Monday, August 31, 2015

Exception: Could not bind to 0.0.0.0:8080 after trying for 30 seconds

I was deploying Swift using Seagate's Kinetic drives following the deployment guide in github https://github.com/swiftstack/kinetic-swift/wiki/Deployment

anfield@football:~$ sudo swift-init start main
[sudo] password for mayur:
Starting proxy-server...(/etc/swift/proxy-server.conf)
Starting container-server...(/etc/swift/container-server.conf)
Starting account-server...(/etc/swift/account-server.conf)
Starting object-server...(/etc/swift/object-server.conf)
Traceback (most recent call last):
  File "/usr/local/bin/swift-proxy-server", line 6, in <module>
    exec(compile(open(__file__).read(), __file__, 'exec'))
  File "/home/mayur/git/kinetic-swift/swift/bin/swift-proxy-server", line 23, in <module>
    sys.exit(run_wsgi(conf_file, 'proxy-server', **options))
  File "/home/mayur/git/kinetic-swift/swift/swift/common/wsgi.py", line 878, in run_wsgi
    error_msg = strategy.bind_ports()
  File "/home/mayur/git/kinetic-swift/swift/swift/common/wsgi.py", line 480, in bind_ports
    self.sock = get_socket(self.conf)
  File "/home/mayur/git/kinetic-swift/swift/swift/common/wsgi.py", line 201, in get_socket
    bind_addr[0], bind_addr[1], bind_timeout))
Exception: Could not bind to 0.0.0.0:8080 after trying for 30 seconds

I ran the 'netstat -lntp' command to see which process is using the port 8080.

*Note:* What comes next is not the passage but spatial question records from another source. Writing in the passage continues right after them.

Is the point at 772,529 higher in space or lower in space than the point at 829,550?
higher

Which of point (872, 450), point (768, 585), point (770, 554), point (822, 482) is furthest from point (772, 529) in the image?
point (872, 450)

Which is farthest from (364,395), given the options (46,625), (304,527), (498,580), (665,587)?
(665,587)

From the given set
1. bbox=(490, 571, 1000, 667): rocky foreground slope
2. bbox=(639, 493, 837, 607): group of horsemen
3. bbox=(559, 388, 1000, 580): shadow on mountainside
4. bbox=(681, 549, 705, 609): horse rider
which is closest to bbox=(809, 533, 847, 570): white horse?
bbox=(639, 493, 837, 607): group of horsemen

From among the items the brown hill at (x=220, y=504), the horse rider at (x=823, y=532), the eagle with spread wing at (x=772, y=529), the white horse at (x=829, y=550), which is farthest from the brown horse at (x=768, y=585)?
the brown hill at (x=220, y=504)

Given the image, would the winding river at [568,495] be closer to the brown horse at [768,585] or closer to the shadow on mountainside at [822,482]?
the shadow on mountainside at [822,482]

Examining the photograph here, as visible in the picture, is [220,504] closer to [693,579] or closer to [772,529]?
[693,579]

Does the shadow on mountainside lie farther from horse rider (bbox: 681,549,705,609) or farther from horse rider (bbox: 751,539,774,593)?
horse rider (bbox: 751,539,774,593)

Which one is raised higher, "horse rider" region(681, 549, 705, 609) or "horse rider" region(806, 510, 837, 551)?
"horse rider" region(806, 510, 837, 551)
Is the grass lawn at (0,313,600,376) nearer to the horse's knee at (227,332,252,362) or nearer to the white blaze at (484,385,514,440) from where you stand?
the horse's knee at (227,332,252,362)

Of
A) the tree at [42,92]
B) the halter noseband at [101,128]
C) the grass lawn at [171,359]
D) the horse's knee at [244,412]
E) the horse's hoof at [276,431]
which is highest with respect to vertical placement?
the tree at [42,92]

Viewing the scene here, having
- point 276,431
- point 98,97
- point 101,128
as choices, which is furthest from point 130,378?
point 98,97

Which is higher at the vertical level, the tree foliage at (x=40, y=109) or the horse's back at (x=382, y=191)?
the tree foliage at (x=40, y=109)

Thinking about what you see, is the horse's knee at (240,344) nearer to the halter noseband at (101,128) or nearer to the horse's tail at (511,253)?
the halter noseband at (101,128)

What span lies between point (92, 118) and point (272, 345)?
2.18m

anfield@football:~$ netstat -lntp
(Not all processes could be identified, non-owned process info
 will not be shown, you would have to be root to see it all.)
Active Internet connections (only servers)
Proto Recv-Q Send-Q Local Address           Foreign Address         State       PID/Program name
tcp        0      0 0.0.0.0:6002            0.0.0.0:*               LISTEN      -              
tcp        0      0 127.0.1.1:53            0.0.0.0:*               LISTEN      -              
tcp        0      0 127.0.0.1:631           0.0.0.0:*               LISTEN      -              
tcp        0      0 127.0.0.1:11211         0.0.0.0:*               LISTEN      -              
tcp        0      0 0.0.0.0:6000            0.0.0.0:*               LISTEN      -              
tcp        0      0 0.0.0.0:8080            0.0.0.0:*               LISTEN      4303/python    
tcp        0      0 0.0.0.0:6001            0.0.0.0:*               LISTEN      -              
tcp6       0      0 ::1:631                 :::*                    LISTEN      -              
anfield@football:~$

The 1 indicates a HDD and 0 indicates SSD


 Now that I know which are SSDs and which are HDDs. Here is how I got detailed information on the HDD and SSD

anfield@football:~$ ps -ef | grep 4303
mayur     4303  1541  1 14:22 ?        00:00:03 /usr/bin/python /usr/local/bin/swift-proxy-server /etc/swift/proxy-server.conf
mayur     4308  4303  0 14:22 ?        00:00:00 /usr/bin/python /usr/local/bin/swift-proxy-server /etc/swift/proxy-server.conf
mayur     4375  2432  0 14:26 pts/1    00:00:00 grep --color=auto 4303
anfield@football:~$
anfield@football:~$
anfield@football:~$ kill -9 4303
anfield@football:~$
anfield@football:~$ ps -ef | grep 4303
mayur     4378  2432  0 14:26 pts/1    00:00:00 grep --color=auto 4303
anfield@football:~$

The screen shot above shows the Python process that is using port 8080. I killed the process, and then restarted Swift

The Swift process came up fine after that as shown below.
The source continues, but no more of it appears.